▸ **WORK INSTRUCTIONS**
In the records below, find the line that contains "鴨たち 2008 ランタン・トレッキング" and the line that contains "Casa Rural Haitzetxea: Senderismo". Set down exactly those lines and every line between them, and nothing more.

▸ **PROVIDED ENTRIES**
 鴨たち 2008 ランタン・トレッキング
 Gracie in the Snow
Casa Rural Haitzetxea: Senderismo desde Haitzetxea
---
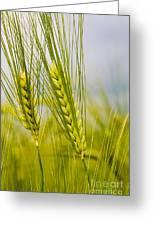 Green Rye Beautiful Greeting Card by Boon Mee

▸ **SOLUTION TO THIS PROBLEM**
 鴨たち 2008 ランタン・トレッキング
 Gracie in the Snow
Casa Rural Haitzetxea: Senderismo desde Haitzetxea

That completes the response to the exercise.